Short web captions
○ ○ ○ ○

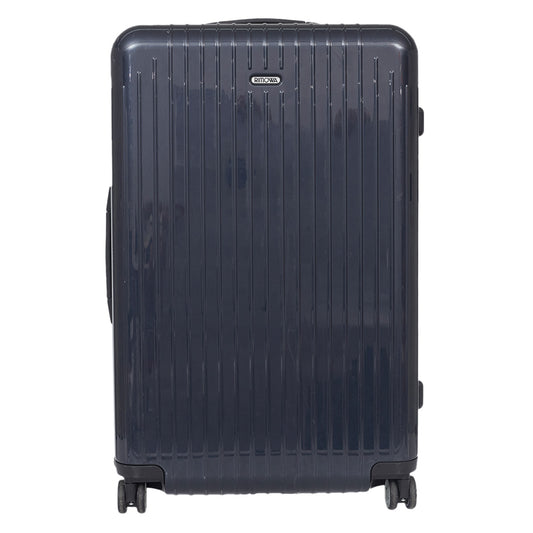 Mala Rimowa Azul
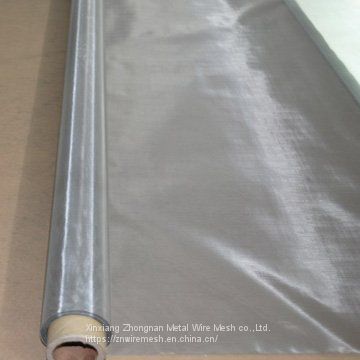 hot sale ! stainless steel wire mesh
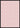 Blush Petal Dance Poster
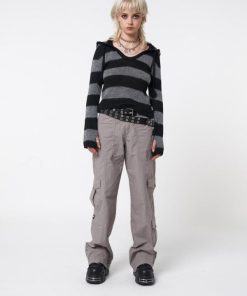 Wonderweave.shop5ca07dd491 5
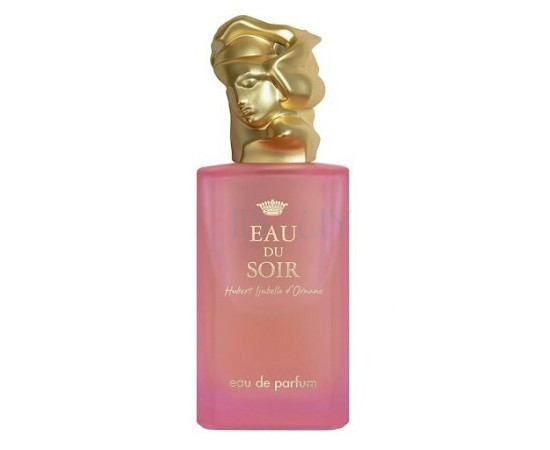 Купить недорого Аромат Sisley Eau du Soir 2021 Парфюмерная вода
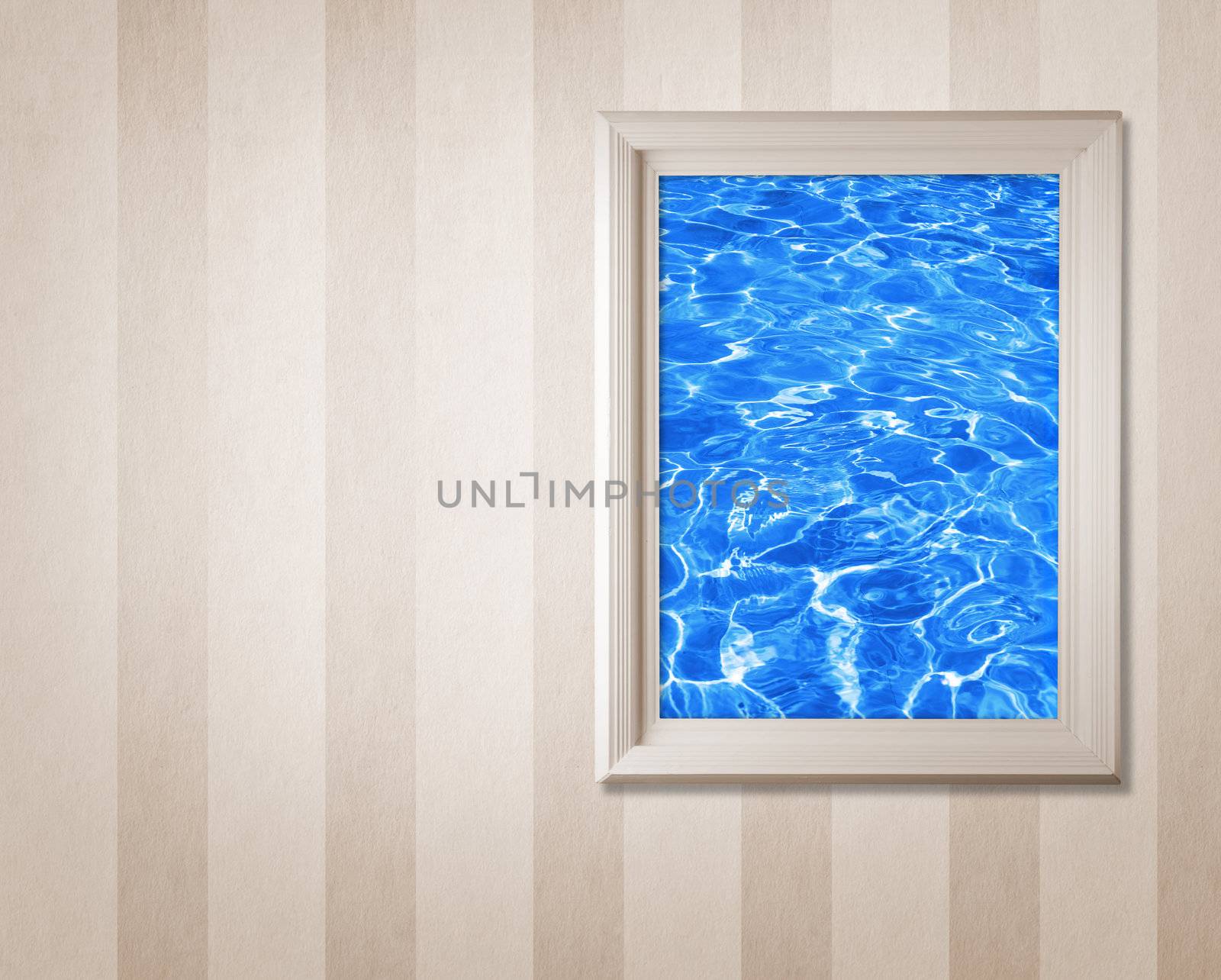 made from my photos and textures
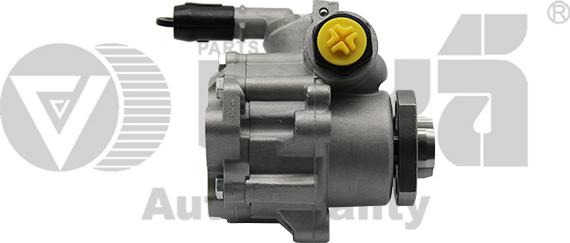 Vika 44220103601 - Pompe hydraulique, direction droxauto.com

○ ○ ○ ○

**Work to be completed**
Pull out the caption text from each of the entries above, word for word, one per line. Leave out the pictures.

**Written solution**
 Mala Rimowa Azul
 hot sale ! stainless steel wire mesh
 Blush Petal Dance Poster
 Wonderweave.shop5ca07dd491 5
 Купить недорого Аромат Sisley Eau du Soir 2021 Парфюмерная вода
 made from my photos and textures
 Vika 44220103601 - Pompe hydraulique, direction droxauto.com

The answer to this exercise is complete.